My Favourite Daisies
Some gardeners turn their noses up at the Sicilian camomile, Anthemis punctata subsp. cupaniana, because it is so easy to grow. And it’s true that – given the full sun and free-draining soil it needs – it can be a bit of a thug. But when you’ve got grotty dry banks where nothing else will grow, or a lean space that needs rapid filling, this plant is a boon, with its aromatic, knee-high mats of silvery dissected foliage and masses of white flowers. In my warm garden it’s in flower by early May. Cut it back hard when it finishes and you’ll get more later.
Traditional Michaelmas daisies (Aster novi-belgii hybrids) are pretty plants, and very useful in the autumn, to both gardeners and bees. Unfortunately they are also martyrs to mildew. Near-relative Aster ‘Little Carlow’ offers abundant lavender flowers and superior disease resistance. For me, though, the pick of the asters is Aster divaricatus. It is earlier to flower (June to October), but more than justifies its place in the garden because it performs so well in dry shade. Its delicate white stars of flowers are held on wiry black stems above shiny, dark foliage. This plant was a great favourite of Gertrude Jekyll’s – what finer recommendation could there be?
I love Coreopsis verticillata ‘Moonbeam’ (50cm) for its bounty of pale lemon flowers and fine filigree foliage – plus the fact that, with a little light deadheading, it will flower its socks off from June right through the summer. I can’t keep it for more than two or three years because my soil gets too wet in winter, but if you can give it the drainage it needs it will be hardy and reliable, and it can put up with partial shade.
A few years ago this fashionable North American coneflower was only available in pink, purple or greenish-white. Now there are all sorts of fabulous colours; Primrose Bank Nursery, near York, has a fine selection. In my experience, though, these are not as reliable as old stalwarts Echinacea purpurea or Echinacea ‘White Swan’, and they can die suddenly for no apparent reason. However, a plant as spectacular as sunset-hued Echinacea ‘Arts Pride’ or Echinacea ‘Fatal Attraction’ (90cm) is probably worth it for one year alone! Give yourself the best possible chance of success by planting in a sunny position in rich, well-drained soil that doesn’t get waterlogged in winter. If you deadhead them they will flower longer, but then you will lose the pleasure of the bristly cones that persist through the winter when the petals have dropped.
It’s hard to describe the colours of Heleniums, as they tend to evolve over time, so that each flower flares and fades like a mini-sunset.

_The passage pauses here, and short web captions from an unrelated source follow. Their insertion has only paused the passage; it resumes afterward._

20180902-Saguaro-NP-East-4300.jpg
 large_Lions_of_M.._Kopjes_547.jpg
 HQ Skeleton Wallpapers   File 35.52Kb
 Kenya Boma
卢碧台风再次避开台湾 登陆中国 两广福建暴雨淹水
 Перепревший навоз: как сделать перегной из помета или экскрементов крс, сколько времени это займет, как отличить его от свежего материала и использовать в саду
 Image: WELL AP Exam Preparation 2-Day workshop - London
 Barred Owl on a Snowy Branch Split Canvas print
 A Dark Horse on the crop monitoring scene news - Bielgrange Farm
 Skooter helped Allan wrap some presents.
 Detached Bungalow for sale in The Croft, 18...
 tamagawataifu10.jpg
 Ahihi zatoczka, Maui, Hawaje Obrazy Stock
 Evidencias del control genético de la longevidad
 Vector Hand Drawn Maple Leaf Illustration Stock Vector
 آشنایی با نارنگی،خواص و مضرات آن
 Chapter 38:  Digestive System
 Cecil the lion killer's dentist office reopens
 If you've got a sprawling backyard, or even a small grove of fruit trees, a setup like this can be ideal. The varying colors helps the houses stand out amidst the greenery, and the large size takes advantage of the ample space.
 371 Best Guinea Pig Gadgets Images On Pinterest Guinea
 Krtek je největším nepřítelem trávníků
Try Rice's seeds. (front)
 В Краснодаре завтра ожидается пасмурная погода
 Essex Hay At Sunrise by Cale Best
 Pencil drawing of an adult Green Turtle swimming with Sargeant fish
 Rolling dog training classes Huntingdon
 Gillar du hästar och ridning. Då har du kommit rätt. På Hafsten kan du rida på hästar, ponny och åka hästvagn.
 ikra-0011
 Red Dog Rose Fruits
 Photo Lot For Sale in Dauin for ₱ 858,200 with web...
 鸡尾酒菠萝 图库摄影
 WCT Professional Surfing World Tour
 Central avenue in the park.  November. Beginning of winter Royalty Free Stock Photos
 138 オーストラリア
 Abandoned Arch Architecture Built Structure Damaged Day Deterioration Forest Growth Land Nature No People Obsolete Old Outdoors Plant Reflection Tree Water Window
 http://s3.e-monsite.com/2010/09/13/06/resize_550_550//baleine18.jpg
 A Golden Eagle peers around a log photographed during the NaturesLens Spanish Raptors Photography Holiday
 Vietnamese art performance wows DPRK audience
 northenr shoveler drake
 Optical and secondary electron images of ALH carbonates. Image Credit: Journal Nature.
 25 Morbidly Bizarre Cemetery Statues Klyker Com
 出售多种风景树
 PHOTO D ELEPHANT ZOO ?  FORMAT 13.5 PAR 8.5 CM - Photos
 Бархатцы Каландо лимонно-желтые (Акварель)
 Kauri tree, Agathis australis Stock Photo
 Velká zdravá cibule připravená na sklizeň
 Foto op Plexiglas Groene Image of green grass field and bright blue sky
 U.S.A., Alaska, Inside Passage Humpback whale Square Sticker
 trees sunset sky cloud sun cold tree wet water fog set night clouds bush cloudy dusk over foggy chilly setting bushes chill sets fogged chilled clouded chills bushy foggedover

Helenium ‘Moerheim Beauty’ (90cm) is a deep, wonderfully rich coppery red. Maroon-to-gold Helenium ‘Sahin’s Early Flowerer’ blooms for longer, starting as early as June and lasting until November with firm deadheading. Heleniums are wetland plants, requiring moist (but not waterlogged) soil in the sun.
Many of us don’t have room for Inula magnifica, a majestic creature reaching over 3 metres high, topped with huge golden dinner plates of daisies that are thronged with butterflies all summer long. But if you can find room for just one – perhaps in a wild area, or at the back of a largish border – you will never regret it.
Another Jekyll favourite was Erigeron karvinskianus, which famously seeds into steps and crevices at her iconic garden, Hestercombe. The best way to encourage this habit is not by scattering seed; instead set a pot of this daisy close to the area you would like it to colonise and leave it to its own devices. In time you will be rewarded with soft mounds of foliage up to 20cm high, topped with a froth of diminutive pinky-white flowers that last from March to November.
Annual sunflowers are fun to grow if you have room, but the classic perennial sunflower, Helianthus ‘Lemon Queen’, offers infinitely more. It is an elegant but easy back-of-border plant that is at home in every garden. It produces an abundance of graceful lemon-yellow daisies on a well-behaved plant that grows 1.5 to 2 metres high. It seems to do equally well in sticky clay or poor dry soil, flowering generously from August to November.